Diese drei Rechtsgebiete – das nationale Verfassungsrecht, das internationale Recht durch die ILO und das europäische Recht – bilden ein kohärentes Schutzsystem für schwangere Frauen und Mütter. Sie zielen darauf ab, die gesundheitliche Unversehrtheit von Mutter und Kind, die Chancengleichheit im Erwerbsleben und die soziale Sicherheit während der Schwangerschaft und Mutterschaft zu gewährleisten.
Die rechtlichen Rahmenbedingungen werden fortlaufend weiterentwickelt, um den Schutz und die Rechte von Frauen sowohl auf nationaler als auch auf internationaler Ebene zu stärken. Der Bedarf an einer umfassenden Reform zeigt sich am Beispiel des Mutterschutzes für Selbstständige, der derzeit noch fehlt. In der Politik gibt es parteiübergreifend Bestrebungen, die Absicherungslücke zu schließen.
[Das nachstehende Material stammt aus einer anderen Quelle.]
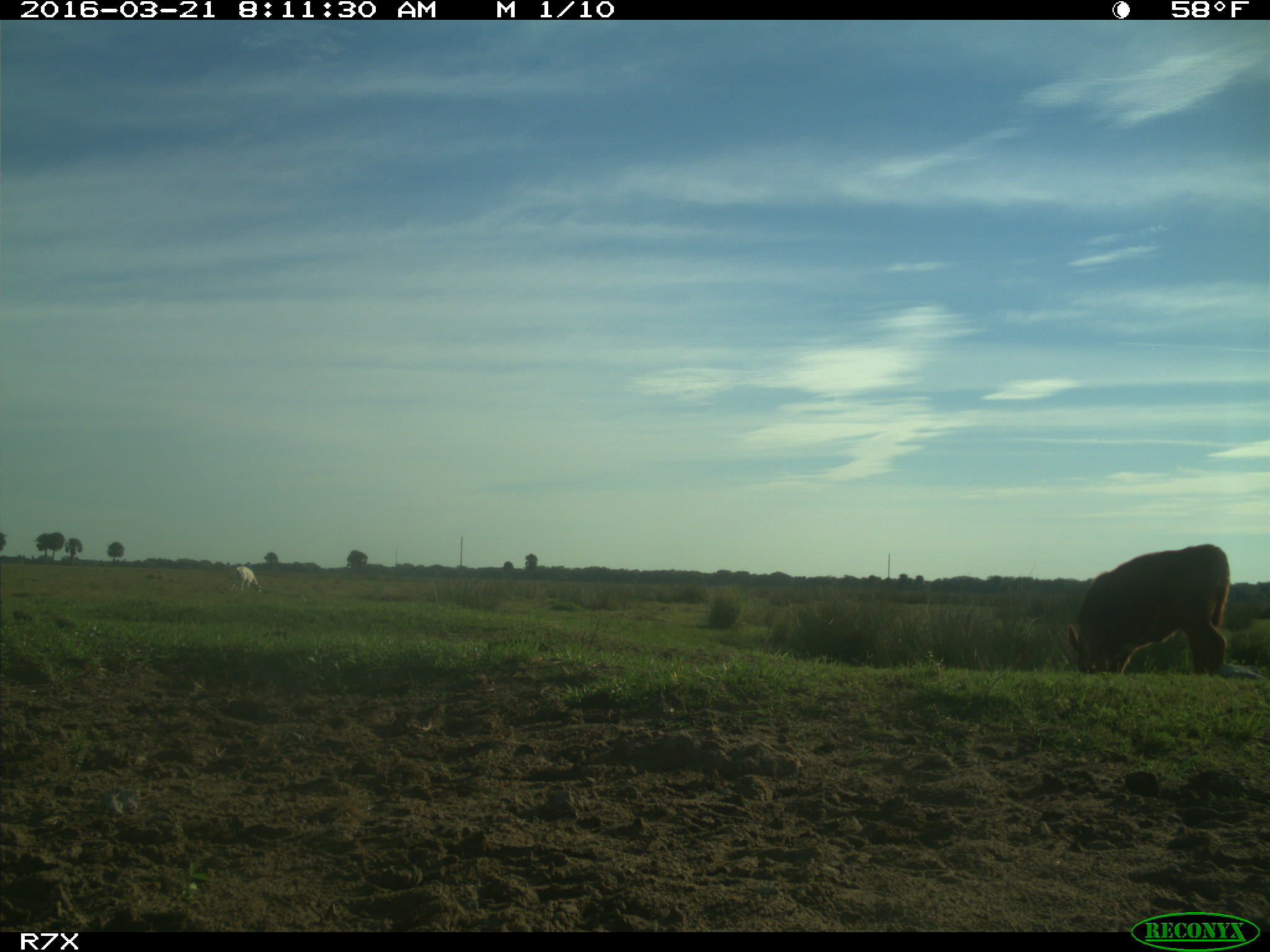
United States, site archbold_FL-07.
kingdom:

Jüngst in Auftrag gegebene Umfragen und Analysen verdeutlichen auf der einen Seite den politischen Willen, den Mutterschutz für Selbstständige gesetzlich zu verankern, und auf der anderen Seite auch den dringenden Handlungsbedarf, schwangere Selbstständige abzusichern.
Hier findest du aktuelle Daten, Fakten und Studien, die im Zusammenhang mit dem Mutterschutz für Selbstständige relevant sind.
Vergleich andere Länder
Kein Land setzt den Mutterschutz für Selbstständige lückenlos um und auch der Gesundheitsschutz vor dem eigentlichen Mutterschutz bleibt unberücksichtigt. Jedoch können internationale Beispiele für mögliche Ansätze in Deutschland herangezogen werden.
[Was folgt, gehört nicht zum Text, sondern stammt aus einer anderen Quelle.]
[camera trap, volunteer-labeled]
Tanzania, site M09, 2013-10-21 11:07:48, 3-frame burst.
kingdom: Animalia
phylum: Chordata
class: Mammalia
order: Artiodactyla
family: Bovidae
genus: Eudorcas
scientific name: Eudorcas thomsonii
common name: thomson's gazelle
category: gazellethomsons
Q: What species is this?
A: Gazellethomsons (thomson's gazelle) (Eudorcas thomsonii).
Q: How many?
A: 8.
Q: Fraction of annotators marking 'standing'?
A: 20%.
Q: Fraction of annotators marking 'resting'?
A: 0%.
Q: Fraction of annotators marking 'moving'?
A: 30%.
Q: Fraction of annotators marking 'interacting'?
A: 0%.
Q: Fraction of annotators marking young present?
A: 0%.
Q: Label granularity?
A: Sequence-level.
In den Niederlanden wird der Umfang der vor der Schwangerschaft geleisteten Stunden herangezogen, um die Mutterschaftsleistungen zu berechnen.
In Schweden wird bei Frauen, die in der Gründungsphase schwanger werden, ein vergleichbares, branchentypisches Einkommen zur Berechnung der Mutterschaftsleistungen herangezogen
In Österreich können sich Frauen entscheiden, ob sie ein Wochengeld von ca. 420 Euro erhalten oder eine Betriebshilfe finanziert wird.
Hier findest du detaillierte Informationen des Wissenschaftlichen Dienstes des Bundestages zu exemplarischen Regelungen in anderen Ländern:
→ Regelungen für Großbritannien, Niederlande, Österreich und Schweiz
→ Regelungen für Dänemark, Finnland, Frankreich, Island, Norwegen, Schweden und Spanien
Status Quo Deutschland
Es gibt keinen Mutterschutz für Selbstständige!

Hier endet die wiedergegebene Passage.